On the road to MicroProfile 6.1, the MicroProfile Working Group has provided the first release candidate of MicroProfile Config 3.1 featuring notable changes such as: the MissingValueOnObserverMethodInjectionTest class fails due to the ConfigObserver bean, defined as @ApplicationScoped and final, which is beyond the scope of the DeploymentException the test was designed to throw; failing TCK tests due to empty beans being declared as all when they should be declared as annotated; and an upgrade of all tests to be compatible with Jakarta Contexts and Dependency Injection 4.0. Further details on this release may be found in the list of issues.

Infinispan

Versions 14.0.13 and 14.0.12 of Infinispan have been released with notable changes such as: a fix for the SearchException while rebuilding an index; filter out illegal characters found in memory pool names; and a fix for the RemoteStore class leaking Netty event loop client threads. More details on these releases may be found in the release notes for version 14.0.13 and 14.0.12.

PrimeFaces

Versions 12.0.5, 11.0.11, 10.0.18 and 8.0.23 of PrimeFaces have been released with notable fixes such as: the FullAjaxExceptionHandler class does not display an error page when an exception is thrown during an AJAX request; a NullPointerException from the encodeScript() method defined in the InputTextRenderer class due to an empty counter bypassing the conditional that checks for null; and fixes for the user interface.
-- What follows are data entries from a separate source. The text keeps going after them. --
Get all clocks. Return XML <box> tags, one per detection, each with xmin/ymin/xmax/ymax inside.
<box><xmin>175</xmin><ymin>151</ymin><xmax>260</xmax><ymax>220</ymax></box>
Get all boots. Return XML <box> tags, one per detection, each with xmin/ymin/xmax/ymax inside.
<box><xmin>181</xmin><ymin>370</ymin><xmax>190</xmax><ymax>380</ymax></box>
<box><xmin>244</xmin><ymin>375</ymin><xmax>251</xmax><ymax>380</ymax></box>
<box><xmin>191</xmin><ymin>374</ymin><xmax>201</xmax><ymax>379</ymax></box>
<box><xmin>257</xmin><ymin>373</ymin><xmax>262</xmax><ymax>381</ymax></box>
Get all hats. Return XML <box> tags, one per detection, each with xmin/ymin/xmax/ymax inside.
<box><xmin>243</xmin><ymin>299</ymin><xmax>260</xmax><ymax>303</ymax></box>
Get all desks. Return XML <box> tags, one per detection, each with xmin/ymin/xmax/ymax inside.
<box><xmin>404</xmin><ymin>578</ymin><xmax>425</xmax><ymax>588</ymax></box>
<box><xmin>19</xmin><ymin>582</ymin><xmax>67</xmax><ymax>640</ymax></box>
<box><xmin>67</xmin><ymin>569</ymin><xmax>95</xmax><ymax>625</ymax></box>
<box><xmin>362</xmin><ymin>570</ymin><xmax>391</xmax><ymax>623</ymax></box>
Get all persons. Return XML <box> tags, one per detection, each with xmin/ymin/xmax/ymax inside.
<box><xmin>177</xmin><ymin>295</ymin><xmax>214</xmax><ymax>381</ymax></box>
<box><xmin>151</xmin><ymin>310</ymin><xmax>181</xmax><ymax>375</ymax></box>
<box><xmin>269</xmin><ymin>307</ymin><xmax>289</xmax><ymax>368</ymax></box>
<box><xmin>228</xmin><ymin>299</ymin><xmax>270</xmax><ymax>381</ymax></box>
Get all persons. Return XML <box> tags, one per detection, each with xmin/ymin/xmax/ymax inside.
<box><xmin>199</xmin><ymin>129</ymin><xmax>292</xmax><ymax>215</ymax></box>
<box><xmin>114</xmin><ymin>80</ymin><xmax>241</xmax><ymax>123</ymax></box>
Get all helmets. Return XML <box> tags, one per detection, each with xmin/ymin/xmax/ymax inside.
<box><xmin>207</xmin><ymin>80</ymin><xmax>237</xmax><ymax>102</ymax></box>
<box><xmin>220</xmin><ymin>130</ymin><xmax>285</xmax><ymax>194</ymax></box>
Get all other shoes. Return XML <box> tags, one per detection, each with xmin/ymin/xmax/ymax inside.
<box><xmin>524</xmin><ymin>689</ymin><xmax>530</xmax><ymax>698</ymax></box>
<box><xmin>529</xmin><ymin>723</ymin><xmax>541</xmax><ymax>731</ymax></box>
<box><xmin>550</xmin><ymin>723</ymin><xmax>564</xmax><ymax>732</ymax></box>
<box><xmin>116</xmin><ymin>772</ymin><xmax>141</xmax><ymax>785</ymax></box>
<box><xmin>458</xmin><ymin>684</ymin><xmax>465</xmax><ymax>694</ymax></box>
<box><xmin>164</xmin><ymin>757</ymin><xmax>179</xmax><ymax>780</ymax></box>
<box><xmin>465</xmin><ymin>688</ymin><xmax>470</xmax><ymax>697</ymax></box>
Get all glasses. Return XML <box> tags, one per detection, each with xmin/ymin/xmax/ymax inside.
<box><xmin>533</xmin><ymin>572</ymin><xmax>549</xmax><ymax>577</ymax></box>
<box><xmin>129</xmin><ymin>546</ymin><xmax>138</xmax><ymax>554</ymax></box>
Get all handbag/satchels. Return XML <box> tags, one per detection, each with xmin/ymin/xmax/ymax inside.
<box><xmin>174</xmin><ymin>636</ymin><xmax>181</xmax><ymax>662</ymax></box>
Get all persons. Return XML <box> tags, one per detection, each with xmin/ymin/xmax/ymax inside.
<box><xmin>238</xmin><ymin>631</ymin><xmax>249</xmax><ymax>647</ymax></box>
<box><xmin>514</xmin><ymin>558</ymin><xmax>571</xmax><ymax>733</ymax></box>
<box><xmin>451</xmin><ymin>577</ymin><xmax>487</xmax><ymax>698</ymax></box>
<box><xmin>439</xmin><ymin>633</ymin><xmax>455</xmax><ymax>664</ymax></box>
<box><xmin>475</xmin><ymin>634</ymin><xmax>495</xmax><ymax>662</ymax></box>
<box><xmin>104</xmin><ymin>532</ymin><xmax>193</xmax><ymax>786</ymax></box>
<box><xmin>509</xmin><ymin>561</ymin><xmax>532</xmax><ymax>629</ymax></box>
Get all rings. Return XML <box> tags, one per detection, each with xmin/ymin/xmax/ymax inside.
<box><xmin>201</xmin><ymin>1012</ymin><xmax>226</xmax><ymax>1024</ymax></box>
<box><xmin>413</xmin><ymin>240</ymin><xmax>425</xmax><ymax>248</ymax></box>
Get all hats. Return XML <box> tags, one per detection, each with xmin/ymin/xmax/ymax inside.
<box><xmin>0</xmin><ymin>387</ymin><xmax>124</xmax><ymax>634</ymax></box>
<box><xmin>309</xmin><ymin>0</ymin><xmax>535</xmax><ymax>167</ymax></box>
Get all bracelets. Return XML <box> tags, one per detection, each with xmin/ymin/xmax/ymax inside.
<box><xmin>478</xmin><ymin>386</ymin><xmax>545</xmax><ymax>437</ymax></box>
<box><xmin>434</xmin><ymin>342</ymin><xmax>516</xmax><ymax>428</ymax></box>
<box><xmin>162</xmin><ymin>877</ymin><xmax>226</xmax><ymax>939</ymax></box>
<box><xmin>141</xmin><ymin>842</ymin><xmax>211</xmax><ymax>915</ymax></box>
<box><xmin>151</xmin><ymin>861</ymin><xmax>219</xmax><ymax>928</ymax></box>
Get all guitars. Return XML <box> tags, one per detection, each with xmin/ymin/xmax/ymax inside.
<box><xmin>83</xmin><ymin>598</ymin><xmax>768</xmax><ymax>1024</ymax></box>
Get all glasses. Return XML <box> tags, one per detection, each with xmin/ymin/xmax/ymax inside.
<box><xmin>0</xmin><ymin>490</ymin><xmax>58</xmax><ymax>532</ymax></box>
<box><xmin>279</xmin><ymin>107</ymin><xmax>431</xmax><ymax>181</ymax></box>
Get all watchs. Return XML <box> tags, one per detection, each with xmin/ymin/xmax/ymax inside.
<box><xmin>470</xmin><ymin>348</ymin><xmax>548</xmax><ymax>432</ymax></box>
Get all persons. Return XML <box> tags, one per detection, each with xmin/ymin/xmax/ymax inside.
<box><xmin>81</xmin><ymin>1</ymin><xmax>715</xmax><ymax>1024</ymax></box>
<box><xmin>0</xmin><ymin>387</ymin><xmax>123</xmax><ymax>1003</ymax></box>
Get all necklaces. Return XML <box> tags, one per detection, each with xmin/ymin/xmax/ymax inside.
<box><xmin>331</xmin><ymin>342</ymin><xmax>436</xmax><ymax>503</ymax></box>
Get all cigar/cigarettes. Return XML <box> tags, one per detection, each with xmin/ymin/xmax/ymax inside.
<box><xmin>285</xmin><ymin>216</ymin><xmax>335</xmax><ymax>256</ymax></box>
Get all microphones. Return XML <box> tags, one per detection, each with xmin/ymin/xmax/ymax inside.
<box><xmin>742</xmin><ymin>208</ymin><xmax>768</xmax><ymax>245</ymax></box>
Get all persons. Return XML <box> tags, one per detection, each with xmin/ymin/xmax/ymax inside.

Further details on these releases may be found in the changelogs for version 12.0.5, version 11.0.11, version 10.0.18 and version 8.0.23.

OpenXava

The release of OpenXava 7.1.3 features dependency upgrades and notable fixes such as: one security vulnerability in the dependencies; the project does not start if the workspace is in a path with special characters or accents; and use of the @OnChange annotation on the first property of a collection view in an @OneToMany annotation with no cascade displays an error. More details on this release may be found in the release notes.

Gradle

The first release candidate of Gradle 8.3 delivers improvements such as: support for JDK 20; faster Java compilation using worker processes to run the Java compiler as a compiler daemon; the ability to experiment with the Kotlin K2 compiler; and improved output from the CodeNarc plugin. Further details on this release may be found in the release notes.